América latina, obtusamente ibérica, mediterránea, negra, india, se salvó de los señalados extremos en oposición dialéctica. Más bien logra mantenerse siempre mal instalada en ambos esquemas. Cuando intenta algunos lustros de enérgico desarrollismo o «despegue» termina en quiebra. Cuando duerme en el atraso se indigna hasta despertarse activista y programática (con el malsano fervor del converso). Nuestro país bien conoce estas torpes oscilaciones de el estar al hacer y viceversa.
Ninguno de los dos peligros, ni el atraso indigno ni el desarrollo industrial brillante, nos amenazan. Los argentinos, por ejemplo, pueden gozar la ilusión del progreso tecnológico (en algunas ciudades y siempre que no pretendan abusar del teléfono o la televisión), y al mismo tiempo huir ciertos lujos que ya sólo asegura el subdesarrollo (el no hacer, el territorio vacío, la gana, la cháchara, etc.).
Otro curioso caso es el ámbito soviético, Heredero devoto del cientificismo positivista se lanzó a la creación de un mundo cibernético, tecnotrónico, aeroespacial. Con una colosal ingenuidad pretendió que semejante mutación la ejecutaran exclusivamente empleados públicos, o sea el dios Estado.
Después de varias décadas el resultado ya empieza a tentar a los ecologistas europeos (por ejemplo, los ecologistas franceses que ahora prefieren la izquierda).
Si bien el esfuerzo se concentró en lo militar, con éxito, y hay cohetes espaciales y computadora de talento, no es menos cierto que todavía se cura la hipertensión con sanguijuelas que se venden por kilo en las farmacias de Moscú, y que los campesinos (la mayoría) parecen todavía inmaduros para que alguien pueda clasificarlos como seres del siglo XIX.
Vencieron la batalla de la subsistencia (contra el hambre, el frío, la enfermedad, por la habitación); pero perdieron la del bienestar. Sobreviven todos; gozan la vida unos pocos.
Lograron el subdesarrollo no por voluntad sino por impotencia.

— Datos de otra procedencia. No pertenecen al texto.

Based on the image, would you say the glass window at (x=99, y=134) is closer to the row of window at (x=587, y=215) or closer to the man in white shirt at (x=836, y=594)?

Pero un peligro se cierne ante los ojos de los ecologistas y los partidarios del atraso: se sabe que en Occidente hay quien piensa en poner el comunismo en manos privadas.
Imaginemos a la Rand Corporation, la Mitsubishi o a la Fundación Ford decididas a vender comunismo como radios de transistores, autos o gomas de mascar. Imaginemos un comunismo inventado por la empresa privada.
Sin duda caería la última barrera que sostiene las delicias del subdesarrollo.